How exact a simulation is DCS: BS? Every button, knob, switch, and control in the cockpit of the real helicopter is in the game, and every one of them actually does something. Turning on the engines and taking off requires activating 51 different buttons and switches, just as it does in the real Black Sharks. Mastering this game might not enable a player to actually fly the real helicopter, but it would put them well down the road to doing so.
As wonderfully faithful to its subject as DCS: BS is, the game’s weaknesses are in its graphics, which are accurate, but not state of the art, and in the enemy and wing man AI which is just barely good enough to be entertaining. Luckily there is an online co-op mode so players can have a human backing them up. But in the end DCS: BS isn’t a game about carnage and kill count, it is game about the satisfaction that comes from taking the controls of one of the world’s complex weapons of war and mastering it.

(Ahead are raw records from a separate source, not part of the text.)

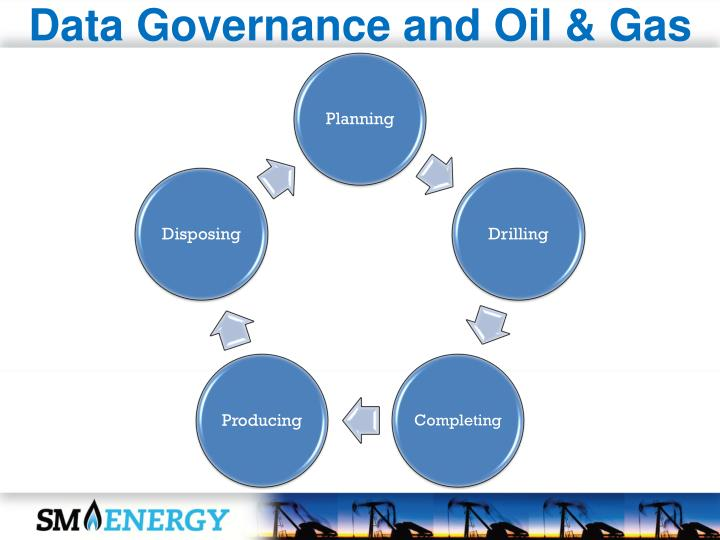 Data Governance and Oil & Gas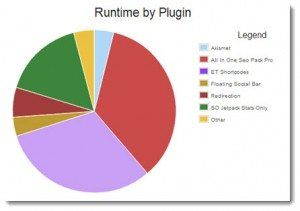 Load times affected by Plugins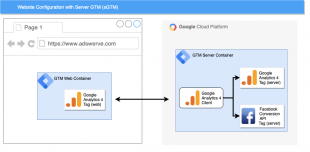 Principes Google tag manager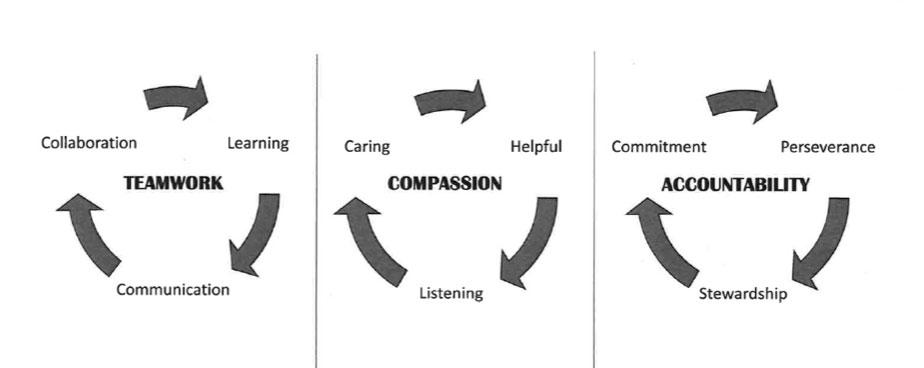 Accurate Home Care Core Values 2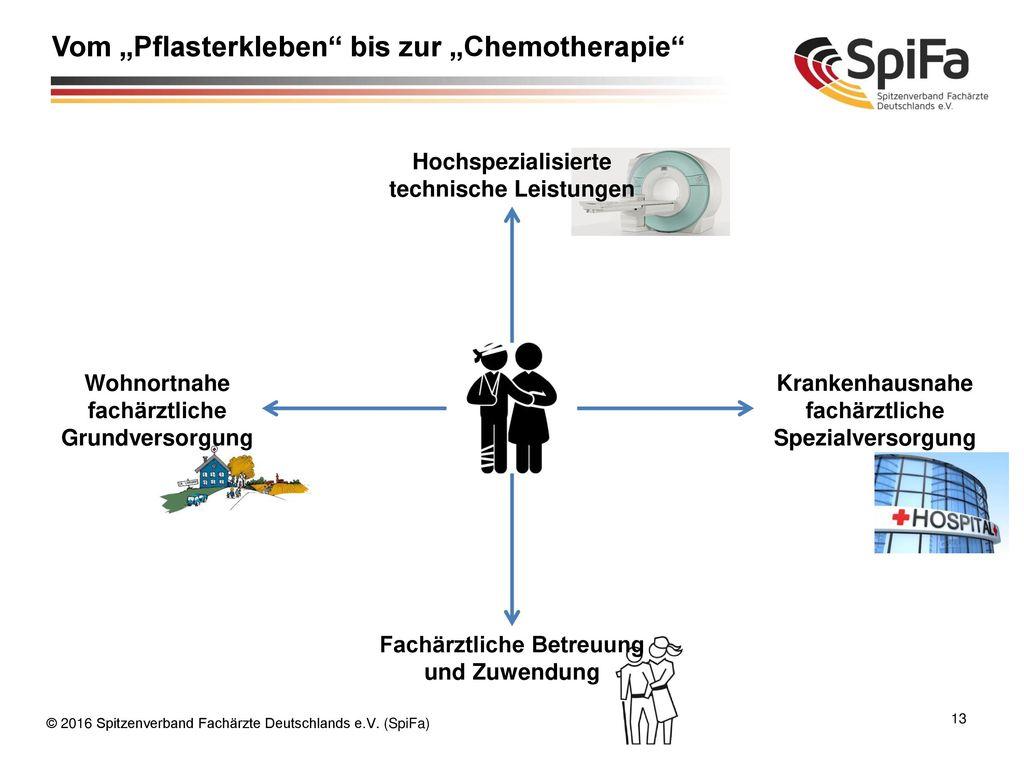 """Vom """"Pflasterkleben bis zur """"Chemotherapie"""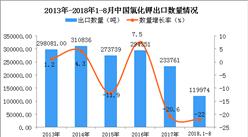 2018年1-8月中国氯化钾出口数量及金额增长情况分析
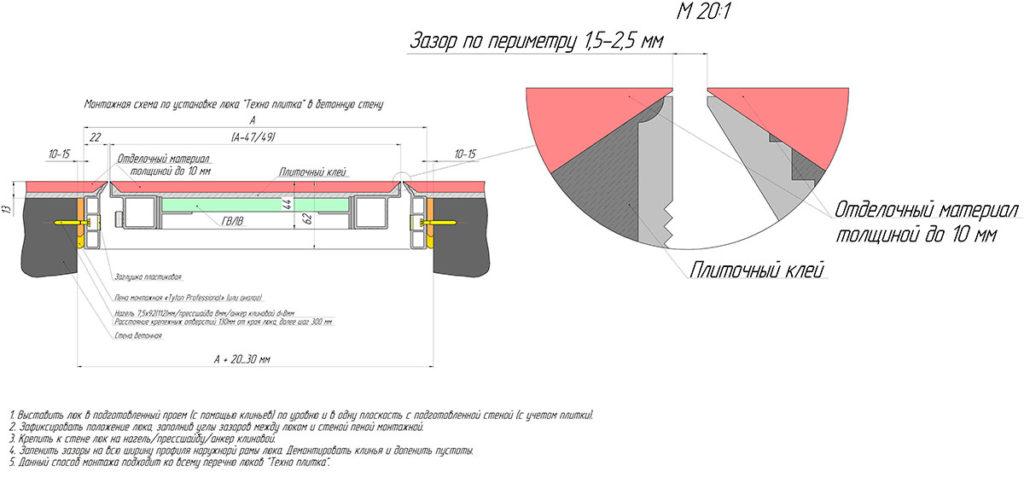 Схема люка-двери под плитку Техно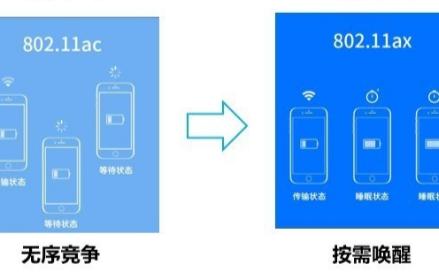 WiFi 6比WiFi 5相比较,哪些方面增强了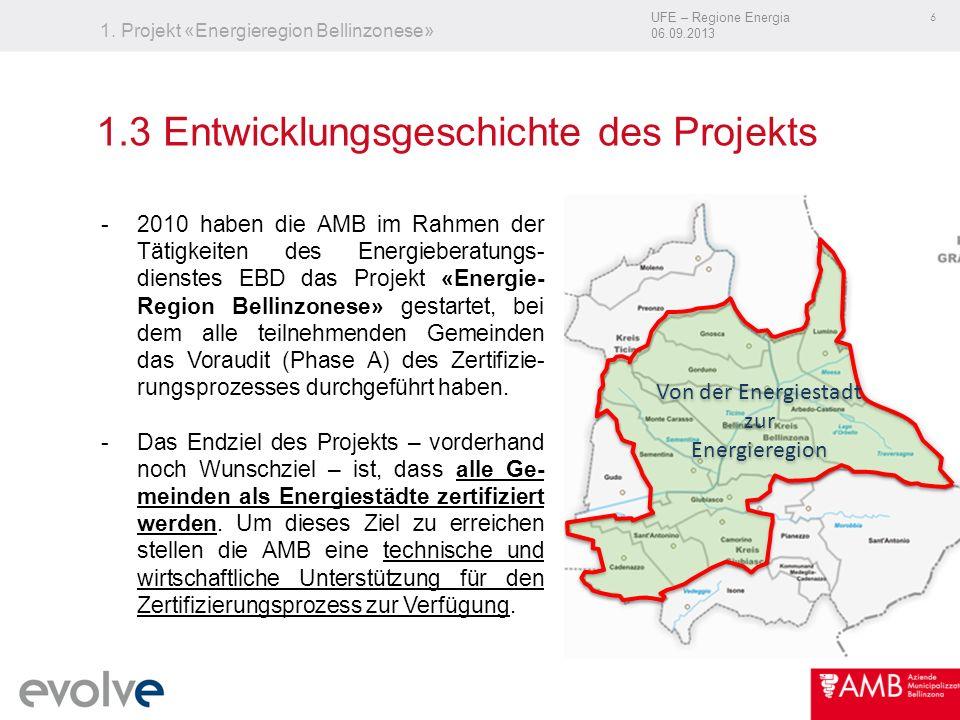 UFE – Regione Energia 06.09.2013 6 1. Projekt «Energieregion Bellinzonese» -2010 haben die AMB im Rahmen der Tätigkeiten des Energieberatungs- dienste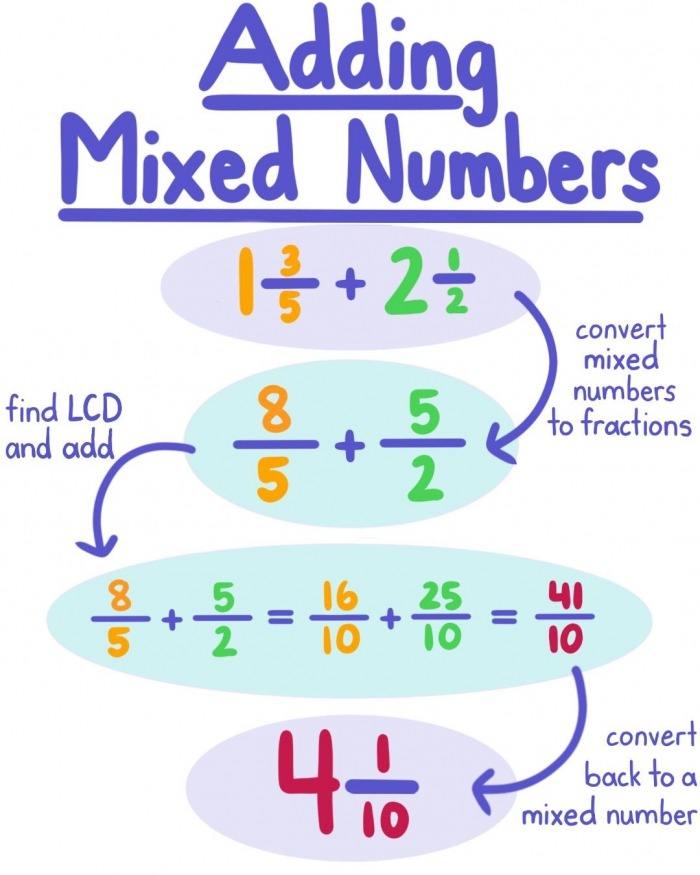 Addition And Subtraction Together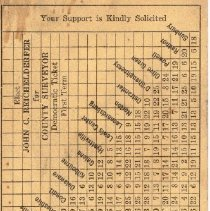Image of Mileage chart - back of post card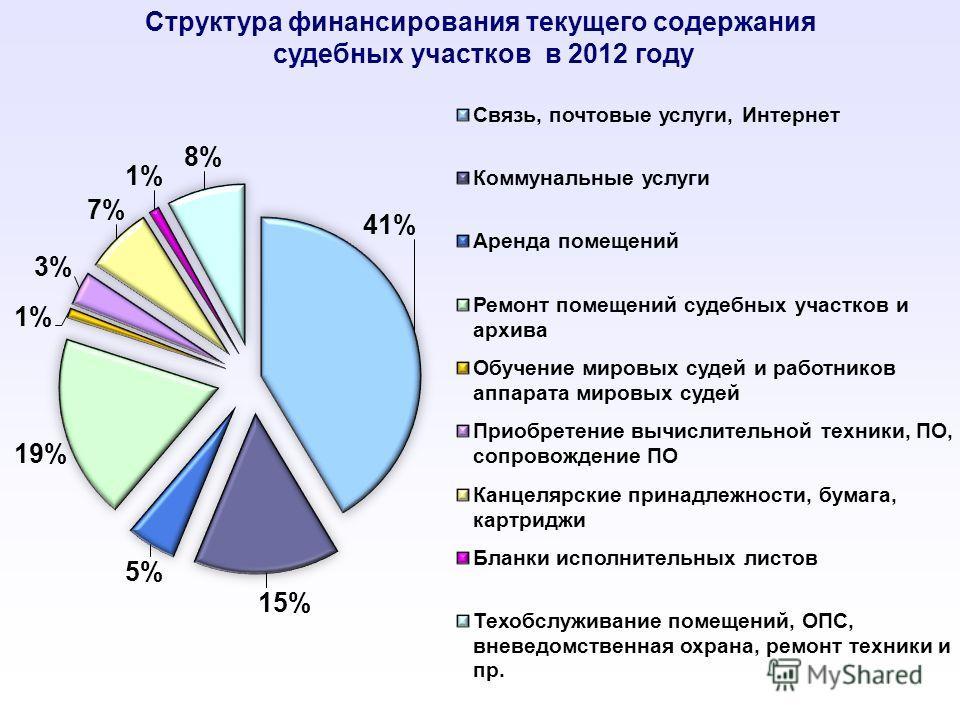 Структура финансирования текущего содержания судебных участков в 2012 году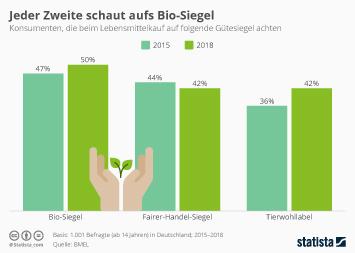 Bioprodukte und Bio-Lebensmittel in Deutschland Infografik - Jeder Zweite schaut aufs Bio-Siegel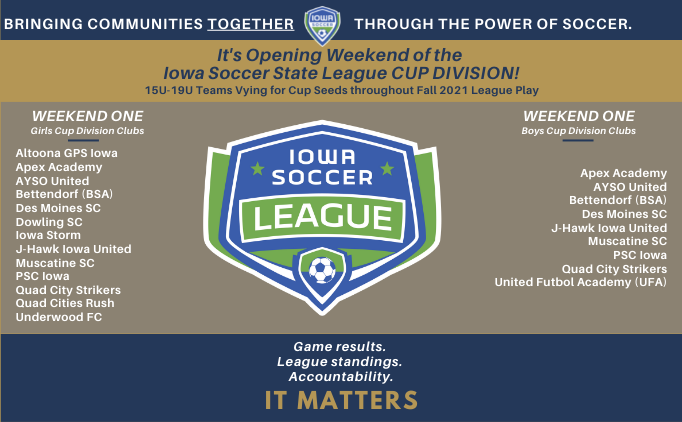 It's here: the new CUP DIVISION of the Iowa...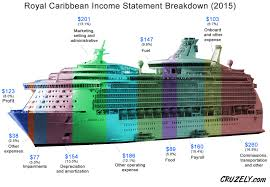 Royal Caribbean Cruise Ship Size Chart Heres How Much Money Cruise Ships Make Off Every Passenger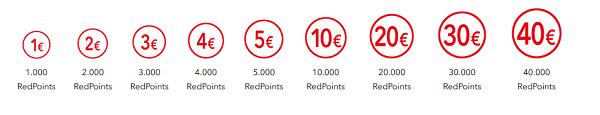 Shop Apotheke RedPoints Bonusprogramm Vorteilsprogramm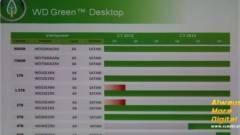 Jönnek az 5 terabájtos HDD-k kép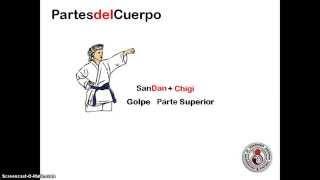 Vocabulario Basico taekwondo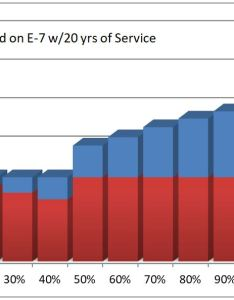 Concurrent retirement and va disability pay also hill  ponton   rh hillandponton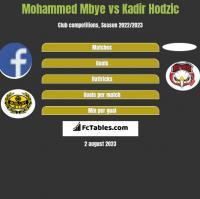 Mohammed Mbye vs Kadir Hodzic h2h player stats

And speaking of simulations and games where carnage is not the reward, Firaxis has released Sid Meier’s Civilization IV Complete for the PC. This box contains the base Civ IV game, but also includes the two expansions: Warlord and Beyond the Sword. This is not simulation of the 51-button stripe, but it is the trademark fun of starting with a small base and slowly growing it, turn by turn, into the largest and most powerful “civilization” on the map. Obviously, this package is for anyone who has managed to completely resist getting into Civ IV in the years since its initial release.
Civ IV is an award-winning game. Warlord adds powers and gameplay features to the basic mix. Beyond the Sword adds more powers and further tweaks the gameplay. Warlord adds great generals to the mix, but also includes six new scenarios that change the way the game is played. BtS beefs up espionage, but it also adds some player-created “mods” that use the Civ IV engine but provide a different game experience. With a release date for Civ V still not announced, this is a well-timed and well-priced collection.